◆ **Supplied passage**
I read this book for a poetry workshop I had joined on a whim (I'm not a poet, nor am I really all that familiar with the works of modern poets), and it completely changed the way I thought of poetry. Rankine's book is beautiful, accessible and a chilling portrait of what it's like to be an American in a post-9/11 world. It's hard to describe, really, what kind of book this is -- but poetry, memoir, documentary, whatever, it's fantastic.

It is apropos that Rankine would follow her book about giving birth (Plot) with this book about life. And what I mean here is life as that very complicated fact and concept that is always churning inside us. What does it mean that the liver is filtering out impurities, even as we sit on a couch watching television? In more well-worn terms, do we define life by our consciousness or our biology? Rankine chooses both for her answer. And I think I started really seeing the consequences of a choice like that when she offered up life as an alternative to death.In my mind, Rankine's choice of the prose form, perhaps we could call it the mini-essay (what are you supposed to call those little stories by Lydia Davis?), fits with the intentions behind the book. The prose lets her knead away at this truth she's telling about life. There should be no doubt that form is important to Rankine. Just look at the formal choices she has made in her other books, especially Plot. How prose can affect a reader, and give access to some unspoken truth, should be fully considered by people who like this book. To me, this is what opens the book to more thorough reads in the future.

◆ **Set of tasks**
a) Rewrite the paragraph in the review of Rankine's book that begins "I read this book for a poetry workshop" in a shorter form that keeps its main facts.
b) Extend the review of Rankine's book, picking up right after its final sentence.

◆ **Provided records**
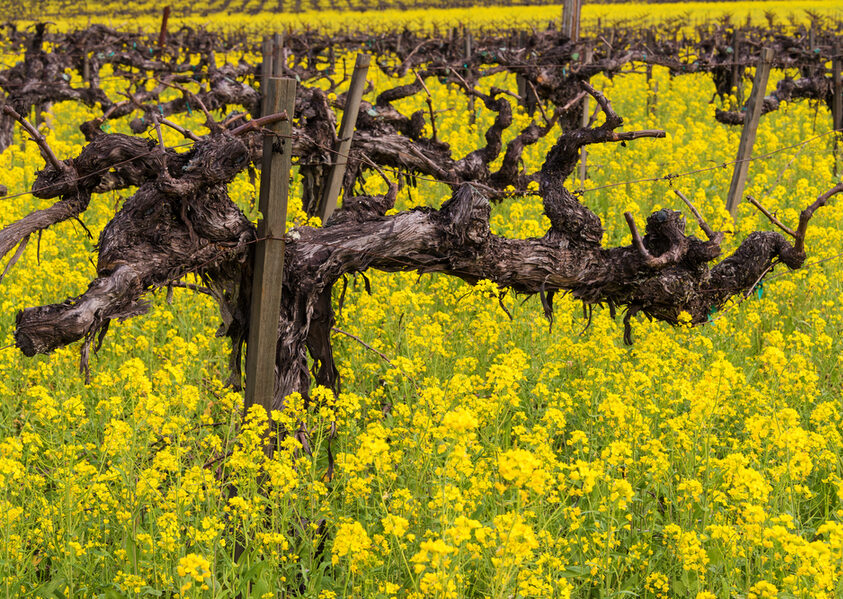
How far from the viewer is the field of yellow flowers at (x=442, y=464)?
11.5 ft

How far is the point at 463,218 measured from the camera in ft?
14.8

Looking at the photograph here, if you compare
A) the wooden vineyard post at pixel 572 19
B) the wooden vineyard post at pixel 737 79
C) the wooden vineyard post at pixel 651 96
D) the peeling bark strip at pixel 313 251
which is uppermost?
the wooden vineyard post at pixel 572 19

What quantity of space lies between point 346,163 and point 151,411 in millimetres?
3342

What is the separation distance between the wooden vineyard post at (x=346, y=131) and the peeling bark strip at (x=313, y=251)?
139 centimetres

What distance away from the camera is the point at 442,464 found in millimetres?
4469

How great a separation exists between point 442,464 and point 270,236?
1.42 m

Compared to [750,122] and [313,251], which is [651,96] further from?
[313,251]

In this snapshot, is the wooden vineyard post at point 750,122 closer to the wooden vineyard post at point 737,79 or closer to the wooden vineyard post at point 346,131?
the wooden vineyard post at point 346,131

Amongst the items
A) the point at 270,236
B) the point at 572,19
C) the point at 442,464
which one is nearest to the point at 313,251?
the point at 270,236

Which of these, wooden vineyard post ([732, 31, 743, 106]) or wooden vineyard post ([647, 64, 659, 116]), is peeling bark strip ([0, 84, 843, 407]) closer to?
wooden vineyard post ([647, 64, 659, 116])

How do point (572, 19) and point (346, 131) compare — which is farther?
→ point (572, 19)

---

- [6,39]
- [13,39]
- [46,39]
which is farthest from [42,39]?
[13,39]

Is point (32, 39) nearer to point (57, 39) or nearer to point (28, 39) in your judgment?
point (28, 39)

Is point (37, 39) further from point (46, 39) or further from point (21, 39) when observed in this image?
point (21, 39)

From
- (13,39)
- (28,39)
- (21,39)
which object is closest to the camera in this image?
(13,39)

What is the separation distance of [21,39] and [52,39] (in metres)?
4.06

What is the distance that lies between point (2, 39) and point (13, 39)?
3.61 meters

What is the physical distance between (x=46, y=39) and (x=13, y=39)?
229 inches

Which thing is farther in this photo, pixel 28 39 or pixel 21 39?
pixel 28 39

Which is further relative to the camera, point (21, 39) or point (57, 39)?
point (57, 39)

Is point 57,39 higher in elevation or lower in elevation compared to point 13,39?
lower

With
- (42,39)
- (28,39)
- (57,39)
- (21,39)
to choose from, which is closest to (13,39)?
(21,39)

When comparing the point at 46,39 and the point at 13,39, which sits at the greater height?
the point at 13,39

◆ **Answers by item number**
a) I read this book for a poetry workshop I joined on a whim, though I'm not a poet and don't know modern poetry well. It changed how I think about poetry. Rankine's book is beautiful, accessible, and a chilling portrait of being an American after 9/11. It's hard to say whether it's poetry, memoir, or documentary, but it's fantastic.

b)
I just got this book on a friend's recommendation and thought that I would glance through it before going to sleep but I couldn't put it down. I ended up reading the whole thing in one sitting and can't wait to go through it again. It is so beautifully written and complex and moving. It is not like a typical poety book in that it is structured more like essays but the essays blend together and fold into one another. It is like poetry in that the choice of words and phrases makes the work very emotionally charged and, well, I know this is a corny word, but I would say profound. It really is a work of art.